Compiti:
[1] Ripeti per intero, senza alcuna modifica, l'articolo su Oliviero Beha.
[2] Formatta come elenco JSON di stringhe il tratto dei dati registrati che va dalla riga contenente "From pixel 124" fino all'ultima riga, entrambe incluse, con una stringa per ogni riga e tralasciando le righe vuote. Restituisci soltanto queste righe.
─── Testo del documento ───
Telegiornaliste
anno IV N. 20 (145) del 26 maggio 2008
Oliviero Beha: non sapete di sapere di
Erica Savazzi
Se decidete di trovarlo, dovete cercare bene. Non perché si voglia nascondere,
tutt’altro: se sei un giornalista che non rinuncia alla funzione sociale
– sì, funzione sociale – di osservare e denunciare le malefatte dei
potenti, di ricordare al lettore il luogo da cui veniamo e quello in cui
ci siamo ritrovati, e perché, è difficile che ti invitino ai
salotti televisivi. O che ti lascino parlare.
Oliviero Beha fa parte della sempre più
sparuta schiera di giornalisti che non rinunciano ad informare. «Pago molti
prezzi di censure ed
emarginazione – dice ai nostri microfoni -, ma fino adesso ho avuto la
fortuna di trovarmi con persone grandi, medie, piccole con cui avere un buon
rapporto editoriale, come
Avagliano Editore.
Un piccolo editore garantisce un’attenzione e una nicchia motivata,
ragionata, che i grandi, naturalmente, non prevedono».
─── Dati registrati ───
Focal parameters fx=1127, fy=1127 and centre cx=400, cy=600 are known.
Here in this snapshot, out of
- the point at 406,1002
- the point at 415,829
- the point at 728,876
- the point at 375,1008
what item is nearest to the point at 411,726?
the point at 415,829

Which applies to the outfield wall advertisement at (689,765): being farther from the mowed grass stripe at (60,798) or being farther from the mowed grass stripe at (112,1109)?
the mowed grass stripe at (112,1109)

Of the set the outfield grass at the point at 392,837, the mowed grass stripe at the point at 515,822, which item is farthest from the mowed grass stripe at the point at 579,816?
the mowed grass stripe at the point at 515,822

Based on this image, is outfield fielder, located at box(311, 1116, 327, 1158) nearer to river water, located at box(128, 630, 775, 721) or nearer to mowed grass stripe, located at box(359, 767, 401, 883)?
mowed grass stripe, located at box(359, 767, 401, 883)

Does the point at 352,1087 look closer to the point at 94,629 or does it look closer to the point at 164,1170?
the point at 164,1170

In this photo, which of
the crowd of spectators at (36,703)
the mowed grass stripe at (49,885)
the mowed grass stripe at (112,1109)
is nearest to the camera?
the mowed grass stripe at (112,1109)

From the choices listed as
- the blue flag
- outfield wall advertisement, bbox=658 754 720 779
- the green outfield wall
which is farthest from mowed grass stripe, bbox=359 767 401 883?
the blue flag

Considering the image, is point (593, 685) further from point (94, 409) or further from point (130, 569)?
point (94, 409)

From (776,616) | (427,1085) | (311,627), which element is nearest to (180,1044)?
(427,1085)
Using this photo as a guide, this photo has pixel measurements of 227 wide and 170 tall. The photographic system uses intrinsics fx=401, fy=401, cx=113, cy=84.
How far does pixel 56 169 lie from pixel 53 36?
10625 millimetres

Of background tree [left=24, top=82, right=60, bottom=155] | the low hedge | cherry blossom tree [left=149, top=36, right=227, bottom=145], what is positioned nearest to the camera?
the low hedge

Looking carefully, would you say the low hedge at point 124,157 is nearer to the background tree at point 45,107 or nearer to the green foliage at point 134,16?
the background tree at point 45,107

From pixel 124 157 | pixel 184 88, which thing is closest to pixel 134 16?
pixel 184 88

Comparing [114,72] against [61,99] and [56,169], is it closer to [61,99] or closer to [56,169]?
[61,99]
───
Risposte per compito:
[1]
Telegiornaliste
anno IV N. 20 (145) del 26 maggio 2008
Oliviero Beha: non sapete di sapere di
Erica Savazzi
Se decidete di trovarlo, dovete cercare bene. Non perché si voglia nascondere,
tutt’altro: se sei un giornalista che non rinuncia alla funzione sociale
– sì, funzione sociale – di osservare e denunciare le malefatte dei
potenti, di ricordare al lettore il luogo da cui veniamo e quello in cui
ci siamo ritrovati, e perché, è difficile che ti invitino ai
salotti televisivi. O che ti lascino parlare.
Oliviero Beha fa parte della sempre più
sparuta schiera di giornalisti che non rinunciano ad informare. «Pago molti
prezzi di censure ed
emarginazione – dice ai nostri microfoni -, ma fino adesso ho avuto la
fortuna di trovarmi con persone grandi, medie, piccole con cui avere un buon
rapporto editoriale, come
Avagliano Editore.
Un piccolo editore garantisce un’attenzione e una nicchia motivata,
ragionata, che i grandi, naturalmente, non prevedono».

[2]
[
  "From pixel 124 157 | pixel 184 88, which thing is closest to pixel 134 16?",
  "pixel 184 88",
  "Comparing [114,72] against [61,99] and [56,169], is it closer to [61,99] or closer to [56,169]?",
  "[61,99]"
]